How we act in the short term is important in terms of determining the type of society we are to become. There are just a few levers we need to pull to rebuild confidence in our investment environment and rejuvenate our economic recovery.
In terms of building confidence, few things are as important as implementing Judge Raymond Zondo’s recommendations, both to prosecute those implicated in state capture and to set up the structures, processes and political culture designed to deter future corruption.
It appears it will be impossible to eliminate corruption entirely because it so deeply entrenched at all levels. So much so that special precautions were needed to ensure that the KwaZulu-Natal disaster relief funds weren’t looted. Setting up an independent public procurement anti-corruption agency, including a council, inspectorate, litigation unit, tribunal and court, will be an important step to prevent corruption on such a grand and premeditated scale as we saw during the state capture era.
What we need to try to develop throughout government is the same sense of revulsion that citizens have towards corruption. Instead there’s a surprising sense of acceptance of corrupt elements at best or at worst, a disturbing tendency to elevate them to some sort of radical hero status.
It’s difficult to understand this attitude in the context of the devastating effect the state capture era had on our state-owned enterprises, economy and society. Judge Zondo states that President Jacob Zuma readily opened the doors for the Guptas to go into the state-owned entities and “help themselves to the money and assets of the people of SA”. Citizens understand that it’s their money being stolen; some government officials seem entirely oblivious to that. We need to develop a culture where the damages suffered by the state and its citizens from corruption are clearly understood throughout government.
Another lever that needs to be pulled is one that ends the bureaucracy that private companies need to navigate to get approval from electricity regulator Nersa to build a power plant. There should also be a faster rollout of renewable energy bid windows. We need to get new energy produced as fast as possible to reach our goal of achieving a stable supply. Without energy security, future Workers Days will be even more bleak as the economy will fail to grow at a rate fast enough to sustain existing jobs let alone create new ones.
A third important lever is the R1-trillion infrastructure programme. In the executive summary of the National Infrastructure Plan 2050 gazetted on 11 March 2022, the department of public works and infrastructure states: “Infrastructure delivery will be one of the most significant contributors to South Africa’s transition from a historically closed minerals economy to one that is globally and regionally integrated, low carbon, inclusive and promoting of dynamism in the industries of the future.”
Rolling out big infrastructure projects will also trigger lots of short-term economic activity while developing a more capable, efficient state. The multiplier benefits are huge and every effort needs to be made to accelerate the rollout of projects. Resolving the inefficiencies at our ports and rail networks alone will add billions of rands to export earnings, and the fiscus, annually.

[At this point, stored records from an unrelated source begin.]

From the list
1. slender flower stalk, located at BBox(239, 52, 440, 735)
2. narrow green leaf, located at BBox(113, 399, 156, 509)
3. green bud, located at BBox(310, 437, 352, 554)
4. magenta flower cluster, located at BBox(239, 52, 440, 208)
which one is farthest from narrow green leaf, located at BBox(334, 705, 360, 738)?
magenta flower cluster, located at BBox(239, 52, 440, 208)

All these important initiatives could be improved if private sector expertise and efficiencies were brought in. Public-private partnerships will be a core part of the infrastructure rollout but business is more than willing to commit resources to streamline cumbersome bureaucratic procedures and we’re itching to get going with all of Judge Zondo’s recommendations.
There are many other important reforms in process that need to be implemented, particularly the unit in the Presidency to cut red tape across all organs of government. But pulling these three levers to tackle corruption, our energy supply and our infrastructure programme will be incredibly important to developing an inclusive society with an efficient, growing economy that creates jobs. The longer we dawdle, the higher the unemployment rate will soar.